**TEXTO SELECCIONADO**
⟨
Por HERMANN TERTSCH
El País, Belgrado,
19.11.2000
REPORTAJE
Belgrado ha sido durante más de diez años la gran capital de
la mentira y el odio. Kostunica parece apostar por el cambio
Un periodista de EL PAÍS, señalado en el pasado por la
propaganda del régimen de Milosevic como un "enemigo del pueblo
serbio" y vetado durante años para entrar en Yugoslavia, ha regresado
ahora favorecido por los nuevos vientos de democracia. Éste es su testimonio
sobre los cambios encontrados.
⟩
Datos de preguntas de razonamiento espacial:
⟨
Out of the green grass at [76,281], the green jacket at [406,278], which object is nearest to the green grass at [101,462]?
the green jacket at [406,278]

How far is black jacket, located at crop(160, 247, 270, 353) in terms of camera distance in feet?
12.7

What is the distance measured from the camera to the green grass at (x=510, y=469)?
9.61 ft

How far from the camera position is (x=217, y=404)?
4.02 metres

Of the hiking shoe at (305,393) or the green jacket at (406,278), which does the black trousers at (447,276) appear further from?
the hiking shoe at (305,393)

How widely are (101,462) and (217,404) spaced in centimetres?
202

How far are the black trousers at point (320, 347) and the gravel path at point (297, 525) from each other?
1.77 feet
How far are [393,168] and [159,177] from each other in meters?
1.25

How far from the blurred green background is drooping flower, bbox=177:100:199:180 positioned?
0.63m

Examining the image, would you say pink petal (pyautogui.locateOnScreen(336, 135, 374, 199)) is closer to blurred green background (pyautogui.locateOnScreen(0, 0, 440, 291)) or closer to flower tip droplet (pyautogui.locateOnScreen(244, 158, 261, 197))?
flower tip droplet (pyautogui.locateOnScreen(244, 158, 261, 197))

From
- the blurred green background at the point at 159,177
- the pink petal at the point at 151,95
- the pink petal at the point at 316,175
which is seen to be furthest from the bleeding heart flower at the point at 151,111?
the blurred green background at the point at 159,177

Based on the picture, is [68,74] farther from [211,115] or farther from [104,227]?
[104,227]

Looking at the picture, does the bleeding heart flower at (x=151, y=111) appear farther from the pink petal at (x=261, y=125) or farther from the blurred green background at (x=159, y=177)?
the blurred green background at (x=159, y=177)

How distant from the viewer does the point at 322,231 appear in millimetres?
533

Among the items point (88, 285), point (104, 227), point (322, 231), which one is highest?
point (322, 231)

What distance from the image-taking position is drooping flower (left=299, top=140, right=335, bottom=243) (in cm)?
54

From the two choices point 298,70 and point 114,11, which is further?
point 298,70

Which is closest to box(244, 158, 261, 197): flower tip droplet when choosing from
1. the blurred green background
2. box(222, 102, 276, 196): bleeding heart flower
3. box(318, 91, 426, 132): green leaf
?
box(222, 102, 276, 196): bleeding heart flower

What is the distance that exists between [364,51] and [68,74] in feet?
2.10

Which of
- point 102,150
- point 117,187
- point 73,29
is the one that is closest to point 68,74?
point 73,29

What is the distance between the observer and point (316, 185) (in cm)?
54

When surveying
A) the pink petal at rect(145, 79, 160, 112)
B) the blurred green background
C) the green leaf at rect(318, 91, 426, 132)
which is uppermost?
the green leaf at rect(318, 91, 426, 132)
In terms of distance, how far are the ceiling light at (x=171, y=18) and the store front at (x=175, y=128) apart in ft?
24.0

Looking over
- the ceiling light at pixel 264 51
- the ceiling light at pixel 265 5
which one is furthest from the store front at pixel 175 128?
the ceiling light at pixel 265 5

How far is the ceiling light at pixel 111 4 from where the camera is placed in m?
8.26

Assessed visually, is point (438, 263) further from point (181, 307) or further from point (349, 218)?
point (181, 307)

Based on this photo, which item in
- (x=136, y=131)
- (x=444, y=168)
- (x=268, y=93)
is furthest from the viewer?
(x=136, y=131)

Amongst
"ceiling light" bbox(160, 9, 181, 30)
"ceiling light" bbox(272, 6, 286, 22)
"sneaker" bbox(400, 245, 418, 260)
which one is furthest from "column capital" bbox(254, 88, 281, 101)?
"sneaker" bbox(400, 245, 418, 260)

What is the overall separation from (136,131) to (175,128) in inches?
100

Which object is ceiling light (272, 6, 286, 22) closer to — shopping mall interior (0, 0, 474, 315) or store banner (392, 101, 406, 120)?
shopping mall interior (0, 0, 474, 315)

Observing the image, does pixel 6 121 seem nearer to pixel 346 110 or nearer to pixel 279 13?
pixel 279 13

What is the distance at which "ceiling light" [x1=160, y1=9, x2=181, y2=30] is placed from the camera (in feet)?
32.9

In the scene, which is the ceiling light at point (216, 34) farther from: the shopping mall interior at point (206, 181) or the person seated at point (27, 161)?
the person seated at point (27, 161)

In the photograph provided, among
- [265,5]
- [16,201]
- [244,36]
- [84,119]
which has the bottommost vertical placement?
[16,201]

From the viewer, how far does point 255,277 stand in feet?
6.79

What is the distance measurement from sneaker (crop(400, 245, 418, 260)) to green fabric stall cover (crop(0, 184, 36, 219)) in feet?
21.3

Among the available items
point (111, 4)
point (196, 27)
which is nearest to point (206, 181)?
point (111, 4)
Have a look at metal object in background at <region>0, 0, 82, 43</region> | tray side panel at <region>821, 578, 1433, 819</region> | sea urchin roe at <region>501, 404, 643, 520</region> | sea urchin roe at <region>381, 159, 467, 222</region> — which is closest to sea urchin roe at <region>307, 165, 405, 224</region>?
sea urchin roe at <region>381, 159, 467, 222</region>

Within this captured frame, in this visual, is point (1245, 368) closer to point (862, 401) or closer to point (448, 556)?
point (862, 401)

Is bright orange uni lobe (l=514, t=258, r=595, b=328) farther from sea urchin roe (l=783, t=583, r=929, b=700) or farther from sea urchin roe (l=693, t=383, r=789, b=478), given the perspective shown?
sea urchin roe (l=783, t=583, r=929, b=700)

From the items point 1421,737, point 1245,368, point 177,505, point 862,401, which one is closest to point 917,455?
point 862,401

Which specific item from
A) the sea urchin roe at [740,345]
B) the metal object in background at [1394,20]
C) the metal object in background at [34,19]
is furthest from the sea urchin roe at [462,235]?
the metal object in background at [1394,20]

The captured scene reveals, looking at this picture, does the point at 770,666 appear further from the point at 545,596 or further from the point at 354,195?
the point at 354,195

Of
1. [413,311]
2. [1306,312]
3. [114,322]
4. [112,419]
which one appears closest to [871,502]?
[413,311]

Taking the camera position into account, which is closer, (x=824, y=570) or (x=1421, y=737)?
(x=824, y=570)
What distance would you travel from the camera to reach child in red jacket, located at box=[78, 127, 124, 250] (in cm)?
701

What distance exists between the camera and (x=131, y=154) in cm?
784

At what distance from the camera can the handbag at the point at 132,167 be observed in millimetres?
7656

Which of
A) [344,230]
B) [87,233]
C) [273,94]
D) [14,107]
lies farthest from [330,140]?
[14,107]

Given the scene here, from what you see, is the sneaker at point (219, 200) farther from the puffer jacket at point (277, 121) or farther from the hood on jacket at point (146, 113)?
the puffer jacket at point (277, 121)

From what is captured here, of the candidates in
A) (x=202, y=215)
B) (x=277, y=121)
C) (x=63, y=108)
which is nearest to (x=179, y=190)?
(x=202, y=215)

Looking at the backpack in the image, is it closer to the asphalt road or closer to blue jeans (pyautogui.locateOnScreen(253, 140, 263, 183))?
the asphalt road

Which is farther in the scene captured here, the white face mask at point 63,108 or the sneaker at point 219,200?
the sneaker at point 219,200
⟩
Anota los nombres de todas las personas que se mencionan en el reportaje sobre Belgrado.

Hermann Tertsch, Kostunica y Milosevic.